Again the crowd laughed, and approvingly. It was evident that Al's fearless behaviour pleased them, and his tormentor became correspondingly enraged. Again he struck his defenceless antagonist across the mouth. But at this moment a short, broad-shouldered little man stepped out from among the onlookers and sauntered over to the cowardly ruffian. One of his hands was thrust into his pants' pocket and in the other he carried a huge revolver which looked almost as long as himself. This terrifying weapon he raised and brushed its muzzle deliberately back and forth across the tip of the other man's nose, which was nearly a foot above the top of his own head.

Bill Cotton protects Al from the guerilla

"Now, look here, Daddy Longlegs," said he, in a persuasive tone, "you let this kid alone or I'll blow you into the river. These boys are game; an', by jinks, I'm goin' to see that they're treated decent from now on. Everybody take notice."

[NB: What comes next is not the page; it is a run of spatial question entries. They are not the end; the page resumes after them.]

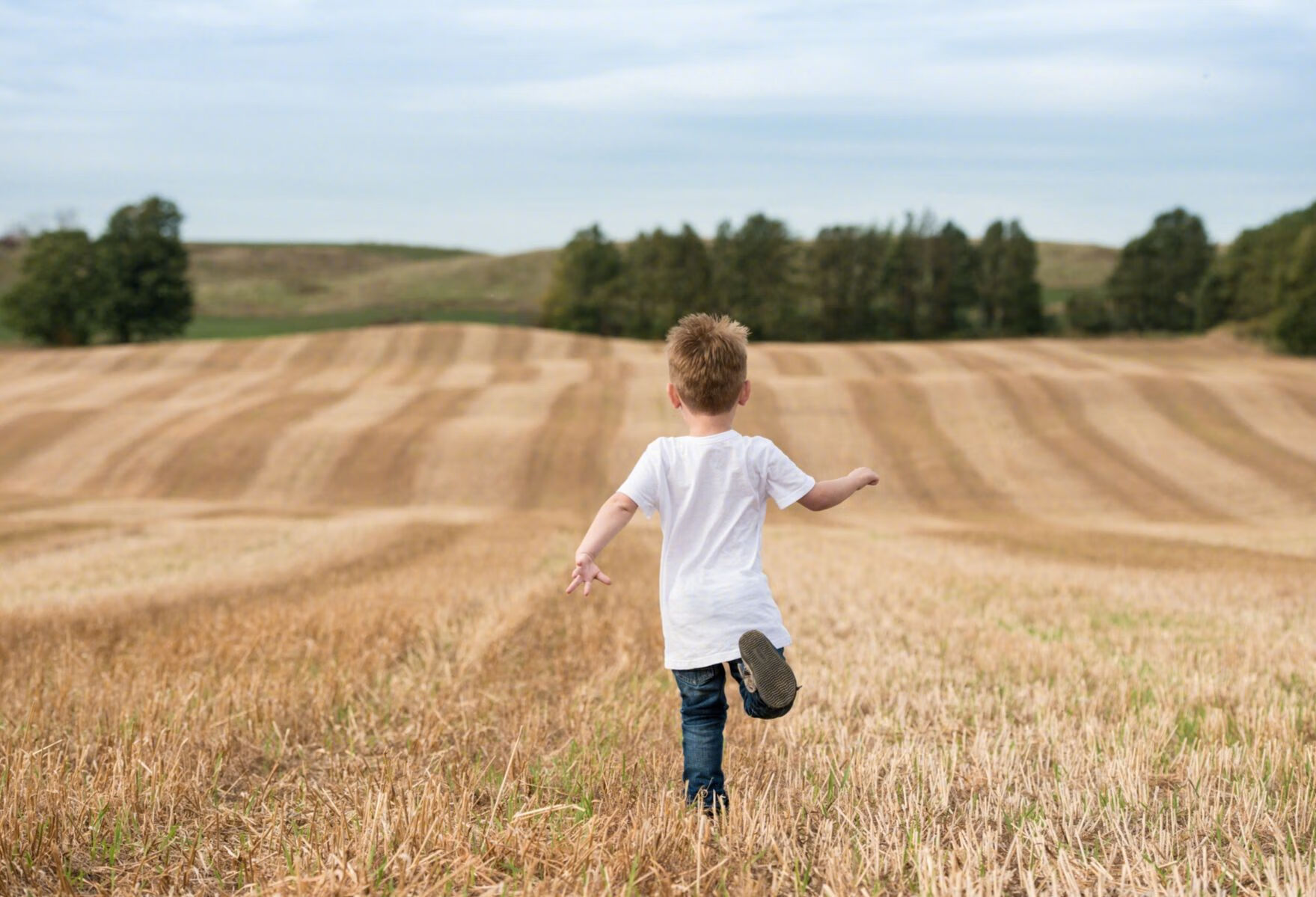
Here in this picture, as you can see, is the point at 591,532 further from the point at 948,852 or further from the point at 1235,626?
the point at 1235,626

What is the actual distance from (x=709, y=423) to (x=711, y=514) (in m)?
0.39

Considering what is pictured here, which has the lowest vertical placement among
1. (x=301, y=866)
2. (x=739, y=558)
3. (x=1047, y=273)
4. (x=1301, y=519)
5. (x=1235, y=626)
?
(x=1301, y=519)

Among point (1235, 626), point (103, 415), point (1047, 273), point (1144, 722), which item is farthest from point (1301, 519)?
point (1047, 273)

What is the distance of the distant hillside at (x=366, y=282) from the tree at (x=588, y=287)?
493 inches

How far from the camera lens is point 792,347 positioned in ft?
223

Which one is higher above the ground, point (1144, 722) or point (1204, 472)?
point (1144, 722)

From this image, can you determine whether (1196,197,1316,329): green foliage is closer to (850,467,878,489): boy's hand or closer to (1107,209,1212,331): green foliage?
(1107,209,1212,331): green foliage

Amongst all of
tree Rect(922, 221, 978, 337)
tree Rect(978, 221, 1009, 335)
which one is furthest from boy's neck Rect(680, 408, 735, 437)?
tree Rect(978, 221, 1009, 335)

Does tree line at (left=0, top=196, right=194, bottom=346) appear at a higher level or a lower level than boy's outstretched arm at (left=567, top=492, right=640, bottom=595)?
higher

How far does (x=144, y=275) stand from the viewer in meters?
84.2

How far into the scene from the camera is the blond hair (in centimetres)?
425

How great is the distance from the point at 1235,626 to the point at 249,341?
239 feet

He swept a calm, authoritative glance around over the crowd, spat upon the ground, stuck his revolver back into its holster and, with both hands now in his pockets, strolled back to the tree whence he had come, and sat down.

Yeager laughed nervously, seeming to fear the effect of this exhibition of authority on the part of some one beside himself.

"I was just goin' to say that," he remarked.

The little man looked at him and his lip curled slightly.